Garlic Parmesan Baked Shrimp

Garlic Parmesan Baked Shrimp

Description

Garlic Parmesan Baked Shrimp is a flavorful, protein-packed seafood dish featuring juicy shrimp coated in garlic, Parmesan cheese, and savory seasonings. The shrimp bake quickly, creating a tender texture with a delicious golden topping that feels both comforting and elegant.

This high-protein, low-carb recipe is perfect for busy weeknights when you want something satisfying without spending hours in the kitchen. The combination of garlic, butter, and Parmesan delivers rich flavor while keeping the ingredient list simple and approachable.

Whether served as a main course, appetizer, or meal-prep option, Garlic Parmesan Baked Shrimp offers restaurant-quality taste with minimal effort and impressive nutritional benefits.

Can This Garlic Parmesan Baked Shrimp Support Weight Loss Goals?

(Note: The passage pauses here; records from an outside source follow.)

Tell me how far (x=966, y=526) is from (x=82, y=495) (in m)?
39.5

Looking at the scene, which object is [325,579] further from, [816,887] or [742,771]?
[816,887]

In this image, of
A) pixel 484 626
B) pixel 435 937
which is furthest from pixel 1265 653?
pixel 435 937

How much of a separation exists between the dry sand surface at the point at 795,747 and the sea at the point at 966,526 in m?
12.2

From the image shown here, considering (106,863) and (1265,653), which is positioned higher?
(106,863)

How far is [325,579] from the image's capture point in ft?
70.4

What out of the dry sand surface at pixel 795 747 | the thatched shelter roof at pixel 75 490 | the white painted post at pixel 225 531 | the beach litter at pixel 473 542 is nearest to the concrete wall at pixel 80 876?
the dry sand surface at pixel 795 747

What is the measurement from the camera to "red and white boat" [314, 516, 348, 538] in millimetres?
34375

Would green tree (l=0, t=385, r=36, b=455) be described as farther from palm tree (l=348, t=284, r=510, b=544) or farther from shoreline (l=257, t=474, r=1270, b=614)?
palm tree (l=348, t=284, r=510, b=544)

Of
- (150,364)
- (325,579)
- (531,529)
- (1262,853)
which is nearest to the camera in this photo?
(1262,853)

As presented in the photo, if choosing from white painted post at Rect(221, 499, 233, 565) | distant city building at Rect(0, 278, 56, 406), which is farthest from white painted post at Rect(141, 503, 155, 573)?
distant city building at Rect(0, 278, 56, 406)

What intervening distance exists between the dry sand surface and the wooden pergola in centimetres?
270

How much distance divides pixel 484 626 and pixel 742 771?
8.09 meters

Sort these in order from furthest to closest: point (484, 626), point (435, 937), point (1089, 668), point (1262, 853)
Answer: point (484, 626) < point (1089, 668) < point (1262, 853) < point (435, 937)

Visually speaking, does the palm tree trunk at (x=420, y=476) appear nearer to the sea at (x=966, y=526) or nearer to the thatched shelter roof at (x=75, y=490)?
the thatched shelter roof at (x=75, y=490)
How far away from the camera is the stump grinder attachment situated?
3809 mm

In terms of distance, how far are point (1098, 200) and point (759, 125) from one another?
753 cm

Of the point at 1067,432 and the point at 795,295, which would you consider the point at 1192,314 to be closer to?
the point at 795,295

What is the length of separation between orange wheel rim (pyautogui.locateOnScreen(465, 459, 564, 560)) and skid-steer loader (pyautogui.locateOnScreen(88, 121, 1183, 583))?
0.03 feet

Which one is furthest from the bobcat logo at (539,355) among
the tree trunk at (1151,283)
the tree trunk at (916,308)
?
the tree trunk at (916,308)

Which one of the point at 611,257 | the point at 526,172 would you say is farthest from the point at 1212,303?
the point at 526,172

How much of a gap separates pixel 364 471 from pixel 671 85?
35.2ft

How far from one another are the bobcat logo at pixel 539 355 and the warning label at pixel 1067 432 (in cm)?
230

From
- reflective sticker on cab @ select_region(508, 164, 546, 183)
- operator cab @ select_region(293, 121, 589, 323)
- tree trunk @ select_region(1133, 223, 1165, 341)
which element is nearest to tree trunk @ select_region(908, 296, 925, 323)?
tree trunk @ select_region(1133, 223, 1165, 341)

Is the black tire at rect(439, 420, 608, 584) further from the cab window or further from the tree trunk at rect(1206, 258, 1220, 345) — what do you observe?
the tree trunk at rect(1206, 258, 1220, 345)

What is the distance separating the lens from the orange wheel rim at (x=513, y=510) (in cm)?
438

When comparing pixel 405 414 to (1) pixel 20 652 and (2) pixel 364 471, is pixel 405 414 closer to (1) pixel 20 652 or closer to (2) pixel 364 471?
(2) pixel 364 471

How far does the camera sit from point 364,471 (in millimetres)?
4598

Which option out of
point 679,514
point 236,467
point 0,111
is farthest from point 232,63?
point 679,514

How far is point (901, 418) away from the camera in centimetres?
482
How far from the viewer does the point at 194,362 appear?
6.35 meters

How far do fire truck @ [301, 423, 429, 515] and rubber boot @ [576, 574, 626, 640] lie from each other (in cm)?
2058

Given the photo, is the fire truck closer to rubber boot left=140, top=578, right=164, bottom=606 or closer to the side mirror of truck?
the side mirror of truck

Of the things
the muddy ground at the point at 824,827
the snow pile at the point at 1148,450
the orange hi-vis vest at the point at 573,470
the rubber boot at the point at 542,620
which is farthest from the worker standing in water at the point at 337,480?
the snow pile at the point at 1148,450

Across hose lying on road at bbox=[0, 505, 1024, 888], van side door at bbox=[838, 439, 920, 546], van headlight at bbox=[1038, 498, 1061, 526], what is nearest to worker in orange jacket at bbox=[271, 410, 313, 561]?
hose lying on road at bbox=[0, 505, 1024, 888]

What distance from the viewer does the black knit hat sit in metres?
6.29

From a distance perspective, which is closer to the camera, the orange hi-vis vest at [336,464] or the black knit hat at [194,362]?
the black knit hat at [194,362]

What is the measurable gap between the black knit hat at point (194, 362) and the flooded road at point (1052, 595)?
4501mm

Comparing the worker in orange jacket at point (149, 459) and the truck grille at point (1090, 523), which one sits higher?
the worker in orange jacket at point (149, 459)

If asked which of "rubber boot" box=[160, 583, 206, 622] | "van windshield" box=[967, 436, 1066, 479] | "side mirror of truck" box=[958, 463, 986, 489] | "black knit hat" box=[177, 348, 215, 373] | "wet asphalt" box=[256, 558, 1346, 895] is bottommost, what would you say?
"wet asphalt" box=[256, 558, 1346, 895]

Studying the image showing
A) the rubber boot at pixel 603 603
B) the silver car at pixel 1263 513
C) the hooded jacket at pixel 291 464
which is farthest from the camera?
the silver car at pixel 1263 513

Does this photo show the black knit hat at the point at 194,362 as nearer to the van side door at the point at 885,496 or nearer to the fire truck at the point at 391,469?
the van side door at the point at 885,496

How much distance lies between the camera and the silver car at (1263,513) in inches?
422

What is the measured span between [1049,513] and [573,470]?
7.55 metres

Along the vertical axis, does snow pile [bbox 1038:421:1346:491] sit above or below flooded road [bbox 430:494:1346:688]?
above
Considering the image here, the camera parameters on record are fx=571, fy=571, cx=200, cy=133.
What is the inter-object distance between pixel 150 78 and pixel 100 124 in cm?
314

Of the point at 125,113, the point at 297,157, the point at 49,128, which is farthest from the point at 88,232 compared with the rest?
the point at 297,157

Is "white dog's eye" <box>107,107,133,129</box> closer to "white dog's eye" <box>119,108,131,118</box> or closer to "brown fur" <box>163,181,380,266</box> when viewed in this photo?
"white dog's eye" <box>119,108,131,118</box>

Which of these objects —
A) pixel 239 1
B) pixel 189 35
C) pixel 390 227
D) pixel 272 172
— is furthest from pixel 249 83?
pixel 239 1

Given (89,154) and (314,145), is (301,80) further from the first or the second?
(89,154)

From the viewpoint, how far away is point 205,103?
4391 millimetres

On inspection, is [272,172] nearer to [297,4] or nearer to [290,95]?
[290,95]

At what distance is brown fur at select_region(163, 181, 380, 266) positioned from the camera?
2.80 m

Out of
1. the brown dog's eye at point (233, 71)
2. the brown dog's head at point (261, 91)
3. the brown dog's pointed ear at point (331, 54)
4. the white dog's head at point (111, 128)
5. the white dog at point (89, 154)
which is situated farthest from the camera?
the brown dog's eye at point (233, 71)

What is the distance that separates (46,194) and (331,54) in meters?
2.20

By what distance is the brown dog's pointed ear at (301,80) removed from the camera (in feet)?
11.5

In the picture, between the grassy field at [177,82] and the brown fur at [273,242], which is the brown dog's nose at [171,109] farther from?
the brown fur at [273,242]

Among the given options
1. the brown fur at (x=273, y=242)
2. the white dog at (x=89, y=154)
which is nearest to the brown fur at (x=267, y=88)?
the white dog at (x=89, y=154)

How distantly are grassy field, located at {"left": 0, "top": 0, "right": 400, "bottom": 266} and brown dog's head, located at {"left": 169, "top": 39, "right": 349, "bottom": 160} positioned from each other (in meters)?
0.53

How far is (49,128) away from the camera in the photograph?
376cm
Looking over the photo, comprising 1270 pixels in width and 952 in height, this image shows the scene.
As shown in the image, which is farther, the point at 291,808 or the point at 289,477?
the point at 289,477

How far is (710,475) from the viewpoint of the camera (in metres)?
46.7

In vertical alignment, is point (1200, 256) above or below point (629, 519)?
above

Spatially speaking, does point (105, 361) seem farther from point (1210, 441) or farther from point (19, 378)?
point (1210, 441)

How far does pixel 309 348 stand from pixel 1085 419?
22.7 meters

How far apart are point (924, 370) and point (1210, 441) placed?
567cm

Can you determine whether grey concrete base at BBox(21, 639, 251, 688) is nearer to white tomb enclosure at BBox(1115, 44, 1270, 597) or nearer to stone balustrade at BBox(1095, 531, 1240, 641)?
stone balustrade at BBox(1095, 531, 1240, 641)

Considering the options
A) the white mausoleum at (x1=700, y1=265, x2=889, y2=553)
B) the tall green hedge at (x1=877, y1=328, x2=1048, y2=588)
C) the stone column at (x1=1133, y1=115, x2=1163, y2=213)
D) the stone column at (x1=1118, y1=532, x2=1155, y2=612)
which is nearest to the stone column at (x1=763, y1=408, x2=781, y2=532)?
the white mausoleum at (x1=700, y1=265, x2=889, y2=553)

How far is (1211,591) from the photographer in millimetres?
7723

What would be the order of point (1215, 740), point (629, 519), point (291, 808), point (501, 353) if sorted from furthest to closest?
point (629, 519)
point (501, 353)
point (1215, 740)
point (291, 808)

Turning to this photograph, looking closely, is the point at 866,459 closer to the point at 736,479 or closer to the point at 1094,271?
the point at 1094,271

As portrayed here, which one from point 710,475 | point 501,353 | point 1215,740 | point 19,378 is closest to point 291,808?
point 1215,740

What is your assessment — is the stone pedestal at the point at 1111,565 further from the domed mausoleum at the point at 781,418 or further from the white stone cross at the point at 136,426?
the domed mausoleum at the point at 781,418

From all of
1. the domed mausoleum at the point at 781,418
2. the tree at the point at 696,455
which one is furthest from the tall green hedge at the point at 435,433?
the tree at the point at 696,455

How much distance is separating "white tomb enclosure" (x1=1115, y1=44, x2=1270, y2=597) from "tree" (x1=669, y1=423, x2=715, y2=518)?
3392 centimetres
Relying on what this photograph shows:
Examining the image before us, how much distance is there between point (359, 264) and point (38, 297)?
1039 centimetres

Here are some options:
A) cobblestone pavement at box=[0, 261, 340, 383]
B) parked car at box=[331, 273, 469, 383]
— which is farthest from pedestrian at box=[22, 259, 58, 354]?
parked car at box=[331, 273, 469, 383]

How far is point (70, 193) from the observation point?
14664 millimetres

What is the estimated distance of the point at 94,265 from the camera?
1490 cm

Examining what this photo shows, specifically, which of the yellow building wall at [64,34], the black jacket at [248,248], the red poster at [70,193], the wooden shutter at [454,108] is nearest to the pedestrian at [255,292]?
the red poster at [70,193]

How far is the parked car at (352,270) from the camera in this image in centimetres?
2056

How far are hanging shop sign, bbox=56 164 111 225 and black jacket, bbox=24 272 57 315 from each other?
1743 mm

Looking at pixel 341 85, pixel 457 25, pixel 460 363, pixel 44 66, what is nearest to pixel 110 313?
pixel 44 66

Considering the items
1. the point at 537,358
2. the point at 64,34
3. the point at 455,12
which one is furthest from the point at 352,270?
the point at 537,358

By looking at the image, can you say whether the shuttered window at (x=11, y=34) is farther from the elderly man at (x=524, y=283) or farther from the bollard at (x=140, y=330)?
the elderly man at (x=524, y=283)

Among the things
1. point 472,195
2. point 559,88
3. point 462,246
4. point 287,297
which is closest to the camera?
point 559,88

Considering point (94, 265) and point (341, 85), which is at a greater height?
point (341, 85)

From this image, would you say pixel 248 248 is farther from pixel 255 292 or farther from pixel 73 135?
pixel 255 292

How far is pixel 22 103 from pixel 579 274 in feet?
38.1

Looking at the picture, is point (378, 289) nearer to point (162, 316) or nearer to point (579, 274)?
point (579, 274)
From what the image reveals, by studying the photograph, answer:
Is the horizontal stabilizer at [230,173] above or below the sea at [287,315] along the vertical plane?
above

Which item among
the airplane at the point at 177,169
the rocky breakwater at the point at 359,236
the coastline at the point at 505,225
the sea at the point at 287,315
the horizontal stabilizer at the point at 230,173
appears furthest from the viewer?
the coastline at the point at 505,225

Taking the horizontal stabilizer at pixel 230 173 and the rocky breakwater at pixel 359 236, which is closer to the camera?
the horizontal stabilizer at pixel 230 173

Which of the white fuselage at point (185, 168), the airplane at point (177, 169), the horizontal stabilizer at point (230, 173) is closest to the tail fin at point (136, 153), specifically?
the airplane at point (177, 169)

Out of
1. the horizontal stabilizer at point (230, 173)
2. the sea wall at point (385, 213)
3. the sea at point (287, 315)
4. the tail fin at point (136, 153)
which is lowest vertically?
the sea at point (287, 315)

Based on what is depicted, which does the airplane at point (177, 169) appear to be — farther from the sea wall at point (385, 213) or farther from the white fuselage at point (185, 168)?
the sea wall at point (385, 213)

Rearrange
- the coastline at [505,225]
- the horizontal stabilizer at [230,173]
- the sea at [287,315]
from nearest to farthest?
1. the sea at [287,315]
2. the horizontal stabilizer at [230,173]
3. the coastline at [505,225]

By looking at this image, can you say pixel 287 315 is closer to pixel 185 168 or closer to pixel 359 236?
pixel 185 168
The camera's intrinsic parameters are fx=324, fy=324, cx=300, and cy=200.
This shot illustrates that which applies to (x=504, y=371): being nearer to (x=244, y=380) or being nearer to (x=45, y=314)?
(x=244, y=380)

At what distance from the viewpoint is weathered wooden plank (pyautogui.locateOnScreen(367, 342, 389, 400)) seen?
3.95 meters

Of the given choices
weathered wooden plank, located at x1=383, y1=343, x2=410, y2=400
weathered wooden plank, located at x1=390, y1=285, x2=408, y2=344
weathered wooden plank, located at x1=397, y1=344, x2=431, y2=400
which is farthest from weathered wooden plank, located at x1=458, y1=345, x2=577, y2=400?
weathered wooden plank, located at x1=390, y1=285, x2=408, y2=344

Yes, this recipe can support weight-loss-focused eating habits because shrimp are naturally high in protein and relatively low in calories. Protein helps promote fullness and satisfaction, which may reduce the urge to snack between meals. The recipe is also low in carbohydrates and contains flavorful ingredients that make healthy eating feel enjoyable without relying on heavy sauces or breading.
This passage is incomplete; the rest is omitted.